START TEXT

Children the age of 3 can be trained to recognize dangerous vs acceptable vegetable foods. At age 3 they can be in kindergarten and learning. They can also learn to acquire berries, honey, and to recognize and harvest edible insects like ants.
Presuming 90% of their training is survival skills and we don't mind the occasional injury or death of children in training, around age 5 they have the mental capacity to learn making fire, using knives, knapping flint into tools like spears, etc. They can already learn to throw, they could learn to make and use atlatl and slings:
A slung rock can have the impact of a 45 caliber bullet; and an experienced slinger can hit a bullseye (or a forehead) from a hundred feet: it is an under-rated hunting weapon, far easier to construct than a bow, and can use projectiles easily found. Further, it does not require the muscular strength of drawing a bow; the slung stone can be less than an ounce and the strength is just that required to swing it in a circle a half dozen times.
Note that the world's youngest sharpshooter (with a gun) is only six: http://www.telegraph.co.uk/sport/olympics/shooting/6009319/Worlds-youngest-sharp-shooter-aged-six.html
I provide that as evidence of the skill level achievable by seven-year-olds if they are trained.
I presume the children will be able to hunt small game (birds, squirrels) or even deer; will have (in class) butchered and cleaned these, and will know how to make fires and cook both the animals, and the vegetables they find.
Also, note six-year-olds are already playing baseball, they can be taught to use basic clubs, and presumably in training have already killed and eaten animals.
Likewise, they can be taught to build shelters (IRL they are already building themselves forts), find water.

END TEXT

- **REQUIREMENT 1**
Reproduce the portion of the passage on survival training for young children between "Note that the" and "they are trained.", inclusive.
- **REQUIREMENT 2**
Continue the passage on survival training for young children from the point at which it ends.

START GIVEN INFORMATION

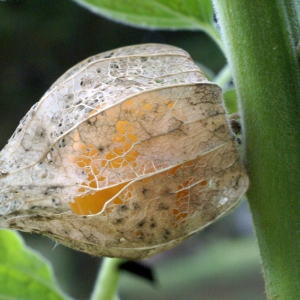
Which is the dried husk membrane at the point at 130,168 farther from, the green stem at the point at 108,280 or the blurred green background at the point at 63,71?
the blurred green background at the point at 63,71

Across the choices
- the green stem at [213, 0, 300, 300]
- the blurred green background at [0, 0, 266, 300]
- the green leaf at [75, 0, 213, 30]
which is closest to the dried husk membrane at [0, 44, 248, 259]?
the green stem at [213, 0, 300, 300]

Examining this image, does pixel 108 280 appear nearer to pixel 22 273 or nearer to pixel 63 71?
pixel 22 273

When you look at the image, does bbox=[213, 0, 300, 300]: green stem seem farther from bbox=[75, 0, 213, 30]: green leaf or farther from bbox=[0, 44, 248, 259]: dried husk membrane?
bbox=[75, 0, 213, 30]: green leaf

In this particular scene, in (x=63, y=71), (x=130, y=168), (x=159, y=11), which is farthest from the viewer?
(x=63, y=71)

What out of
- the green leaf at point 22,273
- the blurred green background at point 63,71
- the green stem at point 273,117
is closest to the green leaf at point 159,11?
the green stem at point 273,117

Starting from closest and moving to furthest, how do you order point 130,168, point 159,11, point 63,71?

END GIVEN INFORMATION

- **TASK RESPONSE 1**
Note that the world's youngest sharpshooter (with a gun) is only six: http://www.telegraph.co.uk/sport/olympics/shooting/6009319/Worlds-youngest-sharp-shooter-aged-six.html
I provide that as evidence of the skill level achievable by seven-year-olds if they are trained.

- **TASK RESPONSE 2**
On a coastline or river or stream, they could build nets to fish, or make basic fence traps: Sticks sharpened and hammered into a stream bed in a 'comb' pattern, to divert larger fish (those that won't fit between the sticks) into a longish channel that ends near one of the banks in a pen, or net. Rocks can be used, but you want the fence tall enough that fish can't jump it. My point here is you don't need hooks or knives or anything else; if necessary a stick can be sharpened by grinding it against natural rock, and some vines are suitable for tying into knots to make a basic net that lasts long enough to catch some food.
I don't think survival would be an issue for trained 7-year-olds; other than injury from falls and some predation and illness (viruses, infections).
To me the bigger problem is political organization; how they are supposed to cooperate. You will also have the problem, in about four years, of impending puberty and gender separation: In actual grade schools in the USA, fifth grade is the year (just before actual puberty for most) that girls and boys start separating themselves by gender; that boys start "showing off" and becoming aggressive and girls start whispering cliques. By sixth grade, gender issues are so rampant they routinely disrupt both classes and learning.
So in year 5, how your (now 12-year-old) children manage to deal with puberty, sexuality, the violence of competitiveness, rape, etc will be interesting to see (and hard to keep plausible and realistic).
That is what could kill them by droves, indirectly. The solution for chimps and gorillas is a combination of fight and flight: Some young males are disabled or killed challenging an alpha male; other young males exile themselves (and sometimes get a young female to go with them), but there is a low chance of that resulting in a new tribe.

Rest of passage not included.